**CONSIGNE**
Traduisez en anglais la phrase suivante de l'extrait sur le dispositif Direct : « Après un mois d’expérimentation, la délégation territoriale de l’Hérault, le Crous de Montpellier-Occitanie et le Samu-centre 15 du centre hospitalier universitaire de Montpellier ont mis en place le dispositif Direct – Dispositif d’intervention rapide étudiants Crous en situation de tension psychique -pour assister des jeunes en situation de mal-être. »

Propos recueillis par Anne-Lucie Acar

Direct, un dispositif de soutien inédit pour étudiants en détresse psychique

 

Après un mois d’expérimentation, la délégation territoriale de l’Hérault, le Crous de Montpellier-Occitanie et le Samu-centre 15 du centre hospitalier universitaire de Montpellier ont mis en place le dispositif Direct – Dispositif d’intervention rapide étudiants Crous en situation de tension psychique -pour assister des jeunes en situation de mal-être. Les explications de Clément Marragou, président de la délégation territoriale de l’Hérault.

 

 

Qu’est-ce qui vous a conduit à proposer ce dispositif ?

**DONNÉES FOURNIES**

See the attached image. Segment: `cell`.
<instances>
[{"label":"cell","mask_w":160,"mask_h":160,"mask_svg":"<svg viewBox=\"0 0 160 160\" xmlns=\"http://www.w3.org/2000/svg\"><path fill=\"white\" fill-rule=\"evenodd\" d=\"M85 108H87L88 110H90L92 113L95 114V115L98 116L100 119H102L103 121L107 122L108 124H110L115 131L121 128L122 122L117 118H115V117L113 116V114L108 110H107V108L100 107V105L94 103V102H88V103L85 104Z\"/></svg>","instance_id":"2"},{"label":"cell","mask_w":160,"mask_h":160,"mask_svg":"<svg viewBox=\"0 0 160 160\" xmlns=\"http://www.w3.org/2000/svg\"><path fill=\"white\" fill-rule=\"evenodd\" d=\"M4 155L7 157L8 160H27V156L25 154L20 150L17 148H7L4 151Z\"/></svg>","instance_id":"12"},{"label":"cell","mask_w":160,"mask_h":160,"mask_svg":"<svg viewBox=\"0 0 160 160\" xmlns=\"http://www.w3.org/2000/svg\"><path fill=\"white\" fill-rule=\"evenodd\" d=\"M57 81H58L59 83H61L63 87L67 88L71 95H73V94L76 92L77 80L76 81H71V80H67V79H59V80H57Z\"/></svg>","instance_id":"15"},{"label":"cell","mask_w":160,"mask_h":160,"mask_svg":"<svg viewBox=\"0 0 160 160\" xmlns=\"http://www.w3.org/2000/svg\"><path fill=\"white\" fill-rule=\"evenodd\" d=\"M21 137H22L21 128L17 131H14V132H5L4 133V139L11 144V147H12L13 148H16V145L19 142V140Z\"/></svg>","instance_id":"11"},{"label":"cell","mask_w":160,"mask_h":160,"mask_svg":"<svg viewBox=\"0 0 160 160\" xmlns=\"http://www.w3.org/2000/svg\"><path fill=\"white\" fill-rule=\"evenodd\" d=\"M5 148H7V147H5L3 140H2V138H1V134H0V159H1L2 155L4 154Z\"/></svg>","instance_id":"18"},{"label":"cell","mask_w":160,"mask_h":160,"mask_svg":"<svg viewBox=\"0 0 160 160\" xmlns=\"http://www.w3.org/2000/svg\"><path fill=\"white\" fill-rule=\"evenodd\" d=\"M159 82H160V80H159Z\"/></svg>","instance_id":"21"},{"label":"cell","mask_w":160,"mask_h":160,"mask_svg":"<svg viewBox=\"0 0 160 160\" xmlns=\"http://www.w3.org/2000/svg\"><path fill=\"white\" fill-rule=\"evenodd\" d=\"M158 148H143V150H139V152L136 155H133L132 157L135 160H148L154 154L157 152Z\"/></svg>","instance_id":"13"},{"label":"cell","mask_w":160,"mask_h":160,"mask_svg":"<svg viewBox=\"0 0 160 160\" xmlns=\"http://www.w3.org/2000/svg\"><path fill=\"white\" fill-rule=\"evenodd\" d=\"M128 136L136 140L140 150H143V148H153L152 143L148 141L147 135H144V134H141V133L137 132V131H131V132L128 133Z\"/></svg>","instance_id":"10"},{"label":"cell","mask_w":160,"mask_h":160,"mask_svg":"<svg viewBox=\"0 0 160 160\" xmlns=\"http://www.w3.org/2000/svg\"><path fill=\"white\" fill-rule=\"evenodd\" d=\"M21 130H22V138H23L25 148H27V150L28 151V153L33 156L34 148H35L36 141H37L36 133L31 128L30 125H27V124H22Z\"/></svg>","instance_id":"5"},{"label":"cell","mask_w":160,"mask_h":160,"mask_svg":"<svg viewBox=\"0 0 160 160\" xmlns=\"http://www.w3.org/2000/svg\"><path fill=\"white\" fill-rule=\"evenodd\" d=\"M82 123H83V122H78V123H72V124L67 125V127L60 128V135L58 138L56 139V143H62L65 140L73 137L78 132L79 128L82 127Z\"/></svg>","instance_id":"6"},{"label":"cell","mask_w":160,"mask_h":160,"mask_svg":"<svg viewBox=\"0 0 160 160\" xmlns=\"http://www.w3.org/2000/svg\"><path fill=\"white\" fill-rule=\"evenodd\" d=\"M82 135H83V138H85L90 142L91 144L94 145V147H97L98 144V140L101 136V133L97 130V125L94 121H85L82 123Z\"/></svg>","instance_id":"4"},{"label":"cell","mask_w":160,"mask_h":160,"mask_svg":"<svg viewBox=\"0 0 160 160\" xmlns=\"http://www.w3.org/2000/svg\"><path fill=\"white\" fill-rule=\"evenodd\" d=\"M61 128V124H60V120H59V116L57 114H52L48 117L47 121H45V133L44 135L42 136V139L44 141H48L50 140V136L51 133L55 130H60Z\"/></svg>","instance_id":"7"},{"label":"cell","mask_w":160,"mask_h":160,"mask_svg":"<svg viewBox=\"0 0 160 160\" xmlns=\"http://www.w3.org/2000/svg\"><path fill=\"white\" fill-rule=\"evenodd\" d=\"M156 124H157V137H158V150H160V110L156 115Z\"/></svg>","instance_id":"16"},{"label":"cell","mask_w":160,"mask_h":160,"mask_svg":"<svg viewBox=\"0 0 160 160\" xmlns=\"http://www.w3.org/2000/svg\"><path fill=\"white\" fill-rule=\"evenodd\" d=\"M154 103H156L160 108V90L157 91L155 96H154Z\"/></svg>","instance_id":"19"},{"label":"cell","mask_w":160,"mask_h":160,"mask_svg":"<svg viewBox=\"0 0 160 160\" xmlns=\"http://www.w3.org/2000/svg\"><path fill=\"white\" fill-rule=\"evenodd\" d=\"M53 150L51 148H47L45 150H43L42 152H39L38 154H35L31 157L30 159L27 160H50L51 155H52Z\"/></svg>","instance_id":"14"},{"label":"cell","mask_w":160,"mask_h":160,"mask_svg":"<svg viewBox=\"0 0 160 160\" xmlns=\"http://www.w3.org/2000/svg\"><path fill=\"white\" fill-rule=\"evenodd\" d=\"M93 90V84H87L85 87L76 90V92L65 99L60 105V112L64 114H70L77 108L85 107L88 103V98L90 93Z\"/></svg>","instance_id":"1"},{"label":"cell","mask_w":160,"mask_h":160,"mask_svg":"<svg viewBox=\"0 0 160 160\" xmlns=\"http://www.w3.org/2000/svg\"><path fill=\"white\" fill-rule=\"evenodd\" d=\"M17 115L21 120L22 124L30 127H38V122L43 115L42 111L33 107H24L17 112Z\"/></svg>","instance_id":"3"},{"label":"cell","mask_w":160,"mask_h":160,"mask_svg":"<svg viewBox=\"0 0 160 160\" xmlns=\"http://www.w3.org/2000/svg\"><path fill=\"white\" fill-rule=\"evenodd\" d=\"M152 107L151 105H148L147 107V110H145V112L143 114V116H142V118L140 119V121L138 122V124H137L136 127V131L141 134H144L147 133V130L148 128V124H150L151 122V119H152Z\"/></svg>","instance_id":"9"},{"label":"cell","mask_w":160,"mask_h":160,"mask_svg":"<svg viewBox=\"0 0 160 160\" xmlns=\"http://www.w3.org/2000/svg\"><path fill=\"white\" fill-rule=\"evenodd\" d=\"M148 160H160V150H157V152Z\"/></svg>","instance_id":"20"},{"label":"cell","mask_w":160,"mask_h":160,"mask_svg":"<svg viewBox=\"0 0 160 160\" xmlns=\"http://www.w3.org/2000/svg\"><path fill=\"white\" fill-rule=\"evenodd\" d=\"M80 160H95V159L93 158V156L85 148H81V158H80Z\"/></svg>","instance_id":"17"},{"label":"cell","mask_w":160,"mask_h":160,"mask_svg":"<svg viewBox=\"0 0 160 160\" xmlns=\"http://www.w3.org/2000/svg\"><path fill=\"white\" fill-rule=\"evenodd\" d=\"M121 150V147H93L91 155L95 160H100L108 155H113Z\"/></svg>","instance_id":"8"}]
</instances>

**VOTRE RÉPONSE**
After a one-month trial, the Hérault territorial delegation, the Crous of Montpellier-Occitanie and the Samu-Centre 15 of the Montpellier university hospital set up the Direct program (Rapid Intervention Program for Crous Students under Psychological Strain) to help young people in distress.